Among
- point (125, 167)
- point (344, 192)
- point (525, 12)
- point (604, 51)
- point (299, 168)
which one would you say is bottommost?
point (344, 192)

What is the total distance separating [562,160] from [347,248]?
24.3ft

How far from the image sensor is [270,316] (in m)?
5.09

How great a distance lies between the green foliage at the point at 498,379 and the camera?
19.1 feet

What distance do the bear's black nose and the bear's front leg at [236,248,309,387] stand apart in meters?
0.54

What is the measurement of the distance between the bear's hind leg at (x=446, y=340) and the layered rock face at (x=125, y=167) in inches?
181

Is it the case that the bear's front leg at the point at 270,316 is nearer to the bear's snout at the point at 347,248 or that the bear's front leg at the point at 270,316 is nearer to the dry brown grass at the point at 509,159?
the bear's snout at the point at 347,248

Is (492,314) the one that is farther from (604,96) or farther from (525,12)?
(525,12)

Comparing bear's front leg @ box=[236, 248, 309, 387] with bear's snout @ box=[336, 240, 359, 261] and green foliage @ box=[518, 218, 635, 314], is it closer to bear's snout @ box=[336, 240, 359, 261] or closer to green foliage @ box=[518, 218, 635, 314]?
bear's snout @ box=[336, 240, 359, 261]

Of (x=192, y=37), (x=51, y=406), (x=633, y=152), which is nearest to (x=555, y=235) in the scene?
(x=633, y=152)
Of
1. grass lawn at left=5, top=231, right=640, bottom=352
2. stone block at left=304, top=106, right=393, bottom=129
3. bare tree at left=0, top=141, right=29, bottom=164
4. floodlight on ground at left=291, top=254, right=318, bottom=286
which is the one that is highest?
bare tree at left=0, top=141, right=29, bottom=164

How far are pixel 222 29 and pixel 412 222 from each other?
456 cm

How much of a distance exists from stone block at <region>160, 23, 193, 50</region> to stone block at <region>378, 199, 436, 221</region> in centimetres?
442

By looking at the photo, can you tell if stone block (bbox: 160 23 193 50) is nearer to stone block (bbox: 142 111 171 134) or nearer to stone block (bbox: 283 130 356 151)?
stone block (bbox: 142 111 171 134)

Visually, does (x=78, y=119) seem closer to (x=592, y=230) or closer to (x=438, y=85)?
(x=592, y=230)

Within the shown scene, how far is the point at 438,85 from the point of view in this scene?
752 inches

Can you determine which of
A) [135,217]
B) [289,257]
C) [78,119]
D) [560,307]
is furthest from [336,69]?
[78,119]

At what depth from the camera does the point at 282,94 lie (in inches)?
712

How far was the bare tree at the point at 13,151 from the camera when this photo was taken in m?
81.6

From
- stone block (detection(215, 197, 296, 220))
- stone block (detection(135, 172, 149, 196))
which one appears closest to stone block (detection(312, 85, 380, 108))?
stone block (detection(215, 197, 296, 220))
+ + + +
Repeat the records above exactly, from the first line to the last.

§ Expected answer
Among
- point (125, 167)
- point (344, 192)
- point (525, 12)
- point (604, 51)
- point (299, 168)
which one would you say is bottommost?
point (344, 192)

What is the total distance separating [562,160] from [347,248]?
24.3ft

How far from the image sensor is [270,316] (in m)?
5.09

How great a distance lies between the green foliage at the point at 498,379 and the camera?
19.1 feet

What distance do the bear's black nose and the bear's front leg at [236,248,309,387] stand apart in meters?
0.54

What is the measurement of the distance between the bear's hind leg at (x=446, y=340) and the layered rock face at (x=125, y=167) in inches?
181

Is it the case that the bear's front leg at the point at 270,316 is nearer to the bear's snout at the point at 347,248 or that the bear's front leg at the point at 270,316 is nearer to the dry brown grass at the point at 509,159?
the bear's snout at the point at 347,248

Is (492,314) the one that is farther from (604,96) or farther from (525,12)?
(525,12)

Comparing bear's front leg @ box=[236, 248, 309, 387] with bear's snout @ box=[336, 240, 359, 261] and green foliage @ box=[518, 218, 635, 314], is it closer to bear's snout @ box=[336, 240, 359, 261] or closer to green foliage @ box=[518, 218, 635, 314]?
bear's snout @ box=[336, 240, 359, 261]

Of (x=192, y=37), (x=51, y=406), (x=633, y=152), which is nearest to (x=555, y=235) in the scene?
(x=633, y=152)
Of
1. grass lawn at left=5, top=231, right=640, bottom=352
2. stone block at left=304, top=106, right=393, bottom=129
3. bare tree at left=0, top=141, right=29, bottom=164
4. floodlight on ground at left=291, top=254, right=318, bottom=286
which is the one that is highest?
bare tree at left=0, top=141, right=29, bottom=164

How far are pixel 222 29 and pixel 412 222 from each other?
456 cm

How much of a distance exists from stone block at <region>160, 23, 193, 50</region> to stone block at <region>378, 199, 436, 221</region> in centimetres?
442

By looking at the photo, can you tell if stone block (bbox: 160 23 193 50) is nearer to stone block (bbox: 142 111 171 134) or nearer to stone block (bbox: 283 130 356 151)?
stone block (bbox: 142 111 171 134)

Visually, does (x=78, y=119) seem closer to (x=592, y=230) or closer to (x=438, y=85)?
(x=592, y=230)

Within the shown scene, how far is the point at 438,85 from the point of view in this scene?
752 inches

Can you determine which of
A) [135,217]
B) [289,257]
C) [78,119]
D) [560,307]
is furthest from [336,69]?
[78,119]

At what depth from the camera does the point at 282,94 lie (in inches)?
712

How far was the bare tree at the point at 13,151 from the camera when this photo was taken in m?
81.6

From
- stone block (detection(215, 197, 296, 220))
- stone block (detection(135, 172, 149, 196))
which one appears closest to stone block (detection(312, 85, 380, 108))?
stone block (detection(215, 197, 296, 220))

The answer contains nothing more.